A Organização Internacional do Café (OIC) se prepara para eleger hoje seu novo diretor-executivo, que poderá ser o brasileiro José Sette, indicado por Brasília. A disputa, no entanto, está acirrada, com candidatos de México, Peru e Suíça, conforme uma fonte do Itamaraty. A Indonésia também havia lançado um candidato, mas saiu do páreo na quarta-feira.

O fato inédito de um país consumidor de café lançar um candidato – caso da Suíça, representada pelo diplomata de carreira Remigi Winzap -, ainda provoca um certo "estresse", segundo a fonte, mas isso não significa que ele não tenha chances. Mas tudo indica que o cargo ficará entre Sette e o mexicano Rodolfo Trampe Taubert, que disputou o cargo em 2010 e perdeu para o brasileiro Robério Silva – que faleceu no fim do ano passado. Desde então, a OIC está com o cargo de diretor-executivo vago.

Os atuais postulantes à cadeira estão sendo sabatinados na OIC desde segunda-feira. E hoje, último dia do processo, a presidência do conselho da entidade, atualmente representada pelos EUA, finalizará as consultas aos 77 países-membros para eliminar os menos votados e afunilar a disputa, como de praxe.

Ganha o candidato que obtiver apoio de 70% dos países produtores e 70% dos países consumidores, como mandam as regras da entidade.

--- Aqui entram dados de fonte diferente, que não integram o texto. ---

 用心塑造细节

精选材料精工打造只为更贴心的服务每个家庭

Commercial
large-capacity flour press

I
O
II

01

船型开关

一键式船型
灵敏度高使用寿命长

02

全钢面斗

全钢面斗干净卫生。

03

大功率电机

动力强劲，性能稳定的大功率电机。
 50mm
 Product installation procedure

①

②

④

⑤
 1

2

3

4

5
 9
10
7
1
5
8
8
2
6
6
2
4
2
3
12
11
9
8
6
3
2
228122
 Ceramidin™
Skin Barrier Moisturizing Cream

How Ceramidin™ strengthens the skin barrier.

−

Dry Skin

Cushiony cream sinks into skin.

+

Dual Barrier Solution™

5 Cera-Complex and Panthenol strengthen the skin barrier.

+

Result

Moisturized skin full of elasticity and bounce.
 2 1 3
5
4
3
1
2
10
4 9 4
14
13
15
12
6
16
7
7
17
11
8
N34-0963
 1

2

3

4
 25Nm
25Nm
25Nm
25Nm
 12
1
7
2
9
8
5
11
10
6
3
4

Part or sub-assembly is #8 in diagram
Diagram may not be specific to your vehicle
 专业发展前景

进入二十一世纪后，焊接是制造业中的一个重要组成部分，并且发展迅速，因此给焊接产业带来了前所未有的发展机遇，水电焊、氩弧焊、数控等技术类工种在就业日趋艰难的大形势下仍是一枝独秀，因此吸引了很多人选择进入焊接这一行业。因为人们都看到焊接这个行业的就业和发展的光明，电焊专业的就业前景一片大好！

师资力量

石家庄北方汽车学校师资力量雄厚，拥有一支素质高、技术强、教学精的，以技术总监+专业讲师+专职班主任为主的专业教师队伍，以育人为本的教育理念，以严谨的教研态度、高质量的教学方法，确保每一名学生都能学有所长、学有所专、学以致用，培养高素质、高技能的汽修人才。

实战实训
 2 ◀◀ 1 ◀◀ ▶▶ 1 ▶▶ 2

O Brasil é o país que mais ocupou a diretoria executiva da OIC na história da entidade, e Brasília avalia que Sette é o candidato mais qualificado na atual corrida. Atualmente, o brasileiro é diretor-executivo do Comitê Consultivo Internacional do Algodão (ICAC), com sede em Washington, mas tem sua trajetória ligada ao café.

Sette, que tem 61 anos, é graduado em Administração pela universidade americana de Yale. Foi dirigente dos extintos Instituto Brasileiro do Café (IBC) e Associação Brasileira dos Exportadores de Café nos anos 1980, e atuou como trader no mercado de café. Também teve uma passagem pelo Banco Interamericano de Desenvolvimento (BID). Na própria OIC, já ocupou cargos administrativos e chegou a assumir interinamente a diretoria executiva, há sete anos, antes do início do primeiro mandato de Robério Silva, em 2011.